SHORT PROBLEM 1: Please copy out the interview piece on Butch Cordora's Absolution Lab word for word, in full.

SUPPLIED TEXT:
•••
Butch Cordora, portrait of Butch, archival print on canvas

Absolution Lab, opening Sept. 2 at  Ven and Vaida Gallery, worships at the altar of celebrity and kneels before the cult of Pop. The creative gesture is sacrificed without an ounce of guilt, high concept its redemption. Both the dead and living roam within this series clad in acid-technicolor skins designed to match your curtains, couch or rug — and they will. These works are an authentic voice of arrested development; that’s not a pejorative as much as it is a fact: Appropriation art is an act of arrested development — there’s no looking forward; appropriation art looks back.

Butch is very careful when choosing an image to appropriate; he talks with passion about the hunt for just the right one. For insistence, Paris Hilton framed in a car window while being allegedly arrested for drug possession. The insight into this image surprised me, but I’m not sure why. “There’s nothing new under the sun” is a theory/cliché that has always made me uncomfortable; something about the theory reeks of low self-esteem; it presupposes there’s no reason to invent something new. But artists like Butch, who don’t invent anything new but recycle old images or ideas, may actually reflect the human condition as it really exists — a cyclical prison.

Corey Armpriester-What were your influences in making “Absolution Lab”?
Butch Cordora- It’s Warhol, Shepard Fairey, Bansky, I suppose its contemporary appropriators, but it speaks to Warhol more than anything.

Butch Cordora, Paris Hilton, archival print on canvas

What’s your interest in Warhol about?
He speaks to the way I do art. I love the idea of manipulating something that already exists to make it your own, I find it fascinating.

How long have you been making art?
A good five years.

You were also an actor?
Throughout the late 80s and 90s, I did film, theater and TV commercials, I was an extra in every Bruce Willis film that came through Philly in the 90s.

Did you have management?
No, I never joined SAG (Screen Actors Guild); just lots of extra work. I would say the height of my acting career came in the form of a play at Plays and Players Theater called Ten Naked Men. It was a comedy and I played a porn director. We went on tour for six months and I was working with people like Ryan Idol and Jeff Stryker.
•••
DATA:
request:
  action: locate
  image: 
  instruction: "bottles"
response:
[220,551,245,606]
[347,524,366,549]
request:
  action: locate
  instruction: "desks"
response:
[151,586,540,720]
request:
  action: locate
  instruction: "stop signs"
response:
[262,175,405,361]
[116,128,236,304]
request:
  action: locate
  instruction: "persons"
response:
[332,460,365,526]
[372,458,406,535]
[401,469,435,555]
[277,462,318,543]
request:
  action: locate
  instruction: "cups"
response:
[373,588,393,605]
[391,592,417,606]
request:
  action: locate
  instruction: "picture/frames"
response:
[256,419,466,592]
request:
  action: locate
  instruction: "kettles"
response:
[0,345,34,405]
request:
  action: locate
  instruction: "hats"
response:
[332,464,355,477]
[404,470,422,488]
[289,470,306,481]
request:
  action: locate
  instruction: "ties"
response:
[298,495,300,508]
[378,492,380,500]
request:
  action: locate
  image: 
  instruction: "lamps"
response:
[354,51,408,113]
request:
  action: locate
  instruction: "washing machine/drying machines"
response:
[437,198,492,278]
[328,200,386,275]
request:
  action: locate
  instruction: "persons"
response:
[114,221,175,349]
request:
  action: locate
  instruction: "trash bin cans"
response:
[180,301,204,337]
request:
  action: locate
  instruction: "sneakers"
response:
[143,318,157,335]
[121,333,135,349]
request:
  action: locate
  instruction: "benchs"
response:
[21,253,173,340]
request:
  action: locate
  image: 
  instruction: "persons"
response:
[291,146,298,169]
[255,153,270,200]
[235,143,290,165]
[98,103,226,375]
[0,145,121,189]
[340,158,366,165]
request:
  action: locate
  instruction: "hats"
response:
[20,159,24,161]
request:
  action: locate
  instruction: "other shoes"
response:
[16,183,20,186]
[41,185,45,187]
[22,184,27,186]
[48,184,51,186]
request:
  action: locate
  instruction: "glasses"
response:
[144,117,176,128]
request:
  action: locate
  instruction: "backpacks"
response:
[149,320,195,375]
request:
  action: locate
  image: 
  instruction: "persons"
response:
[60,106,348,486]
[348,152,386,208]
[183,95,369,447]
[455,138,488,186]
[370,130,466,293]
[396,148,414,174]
•••
SHORT PROBLEM 2: Update the records from their first line through the line holding "[354,51,408,113]", both ends included, so that "instruction" becomes "query" and nothing else changes; return only those lines.

WORKED ANSWER 1:
Butch Cordora, portrait of Butch, archival print on canvas

Absolution Lab, opening Sept. 2 at  Ven and Vaida Gallery, worships at the altar of celebrity and kneels before the cult of Pop. The creative gesture is sacrificed without an ounce of guilt, high concept its redemption. Both the dead and living roam within this series clad in acid-technicolor skins designed to match your curtains, couch or rug — and they will. These works are an authentic voice of arrested development; that’s not a pejorative as much as it is a fact: Appropriation art is an act of arrested development — there’s no looking forward; appropriation art looks back.

Butch is very careful when choosing an image to appropriate; he talks with passion about the hunt for just the right one. For insistence, Paris Hilton framed in a car window while being allegedly arrested for drug possession. The insight into this image surprised me, but I’m not sure why. “There’s nothing new under the sun” is a theory/cliché that has always made me uncomfortable; something about the theory reeks of low self-esteem; it presupposes there’s no reason to invent something new. But artists like Butch, who don’t invent anything new but recycle old images or ideas, may actually reflect the human condition as it really exists — a cyclical prison.

Corey Armpriester-What were your influences in making “Absolution Lab”?
Butch Cordora- It’s Warhol, Shepard Fairey, Bansky, I suppose its contemporary appropriators, but it speaks to Warhol more than anything.

Butch Cordora, Paris Hilton, archival print on canvas

What’s your interest in Warhol about?
He speaks to the way I do art. I love the idea of manipulating something that already exists to make it your own, I find it fascinating.

How long have you been making art?
A good five years.

You were also an actor?
Throughout the late 80s and 90s, I did film, theater and TV commercials, I was an extra in every Bruce Willis film that came through Philly in the 90s.

Did you have management?
No, I never joined SAG (Screen Actors Guild); just lots of extra work. I would say the height of my acting career came in the form of a play at Plays and Players Theater called Ten Naked Men. It was a comedy and I played a porn director. We went on tour for six months and I was working with people like Ryan Idol and Jeff Stryker.

WORKED ANSWER 2:
request:
  action: locate
  image: 
  query: "bottles"
response:
[220,551,245,606]
[347,524,366,549]
request:
  action: locate
  query: "desks"
response:
[151,586,540,720]
request:
  action: locate
  query: "stop signs"
response:
[262,175,405,361]
[116,128,236,304]
request:
  action: locate
  query: "persons"
response:
[332,460,365,526]
[372,458,406,535]
[401,469,435,555]
[277,462,318,543]
request:
  action: locate
  query: "cups"
response:
[373,588,393,605]
[391,592,417,606]
request:
  action: locate
  query: "picture/frames"
response:
[256,419,466,592]
request:
  action: locate
  query: "kettles"
response:
[0,345,34,405]
request:
  action: locate
  query: "hats"
response:
[332,464,355,477]
[404,470,422,488]
[289,470,306,481]
request:
  action: locate
  query: "ties"
response:
[298,495,300,508]
[378,492,380,500]
request:
  action: locate
  image: 
  query: "lamps"
response:
[354,51,408,113]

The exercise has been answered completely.